Letting go doesn’t mean surrendering our dreams or desires. It simply means to let go of those that stem from an incompatible moment in space-time. This will allow new ones to blossom. Sure maybe your travel plans are gone but maybe you can turn your attention to organizing your clothes. Maybe your job is done. Could be a great moment to consider a dramatic shift in lifestyle. The point is to look for those small crevices that open in your space-time continuum and charge forward at them with all you have. It’s the best way to both be productive, remind yourself that you still have some power of your life and to channel the anger into positive action.

3. We understand and we love

May seem obvious, but adversity stiffens us up. Our instinctive action is to become more rigid, tense, vigilant. Naturally love and other higher-order emotions get deprioritized. But now they are important as ever. It’s one thing to not argue with your spouse over not flushing the toilet because you can’t stand another argument. It’s a completely different thing to not argue with them because you understand and appreciate them. You give them the benefit of the doubt and realize there are countless things you do that may also upset them. When you realize that we are all flawed bothersome creatures, it’s easier to love yourself and consequently feel true compassion towards others.

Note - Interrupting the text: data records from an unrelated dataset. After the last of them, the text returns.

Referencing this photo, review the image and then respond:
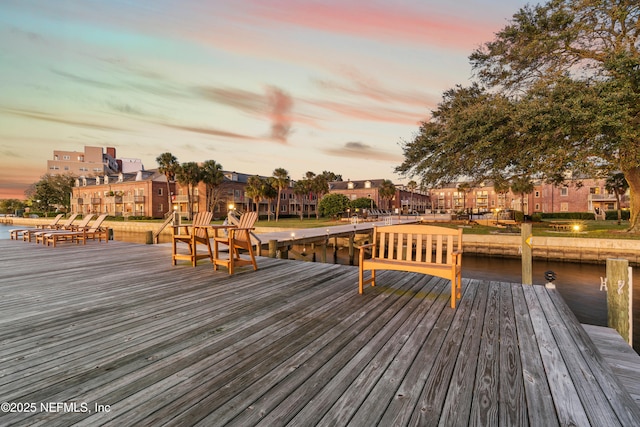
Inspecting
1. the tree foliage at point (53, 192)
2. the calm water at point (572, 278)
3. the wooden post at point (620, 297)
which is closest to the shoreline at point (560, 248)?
the calm water at point (572, 278)

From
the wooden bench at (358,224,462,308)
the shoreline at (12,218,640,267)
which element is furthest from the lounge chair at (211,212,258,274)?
the shoreline at (12,218,640,267)

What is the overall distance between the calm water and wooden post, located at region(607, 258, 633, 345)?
4.36 meters

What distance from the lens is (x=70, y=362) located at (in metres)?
2.41

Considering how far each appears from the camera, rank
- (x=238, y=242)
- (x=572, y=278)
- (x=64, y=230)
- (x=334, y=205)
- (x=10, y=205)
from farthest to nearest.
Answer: (x=10, y=205), (x=334, y=205), (x=572, y=278), (x=64, y=230), (x=238, y=242)

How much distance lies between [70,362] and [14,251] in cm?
1056

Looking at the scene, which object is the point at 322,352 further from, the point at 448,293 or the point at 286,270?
the point at 286,270

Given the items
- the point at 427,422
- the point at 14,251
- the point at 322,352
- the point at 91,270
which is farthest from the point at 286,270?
the point at 14,251

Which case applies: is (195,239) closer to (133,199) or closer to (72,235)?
(72,235)

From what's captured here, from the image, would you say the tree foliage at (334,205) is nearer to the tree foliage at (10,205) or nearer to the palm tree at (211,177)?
the palm tree at (211,177)

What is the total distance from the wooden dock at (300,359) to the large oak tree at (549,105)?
40.9 ft

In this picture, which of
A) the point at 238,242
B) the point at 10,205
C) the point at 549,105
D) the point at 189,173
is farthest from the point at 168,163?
the point at 10,205

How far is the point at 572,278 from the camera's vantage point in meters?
13.6

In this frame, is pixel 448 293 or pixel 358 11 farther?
pixel 358 11

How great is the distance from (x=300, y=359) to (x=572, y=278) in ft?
54.7
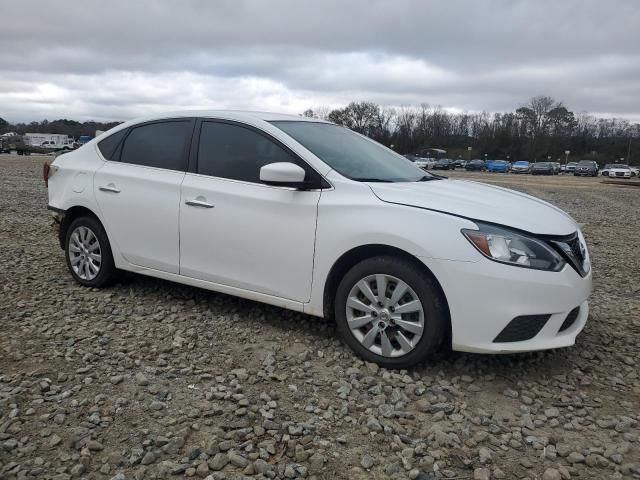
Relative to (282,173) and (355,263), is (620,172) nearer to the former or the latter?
(355,263)

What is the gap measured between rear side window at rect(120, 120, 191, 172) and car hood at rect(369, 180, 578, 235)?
1730 millimetres

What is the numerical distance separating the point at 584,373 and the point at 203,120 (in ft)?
11.1

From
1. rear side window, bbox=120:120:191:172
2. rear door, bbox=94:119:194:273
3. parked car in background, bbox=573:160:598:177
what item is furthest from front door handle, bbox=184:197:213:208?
parked car in background, bbox=573:160:598:177

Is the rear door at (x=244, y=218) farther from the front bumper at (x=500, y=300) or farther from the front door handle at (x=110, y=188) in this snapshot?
the front bumper at (x=500, y=300)

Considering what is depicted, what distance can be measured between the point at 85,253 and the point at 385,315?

Here are simple but enormously tough things to do.

  1. If you are about to criticize someone. Stop.
  2. If you are annoyed at something. Stop.
  3. If you are upset at something. Stop
  4. If you are worried. Stop.
  5. If you are feeling hopeless. Stop.

The list could go on and on, but you get the drift. The point is that we need to collectively stop this cycle of frustration and intolerance. It’s painful and terrible to admit. Tolerance requires a real sense of humility that few of us have nurtured over the course of our lives. It was already terrible before Covid-19 and now it’s only gotten worse. If there is a higher power out there, I imagine it is trying to teach us how to be better through hardship. Not worse because of it.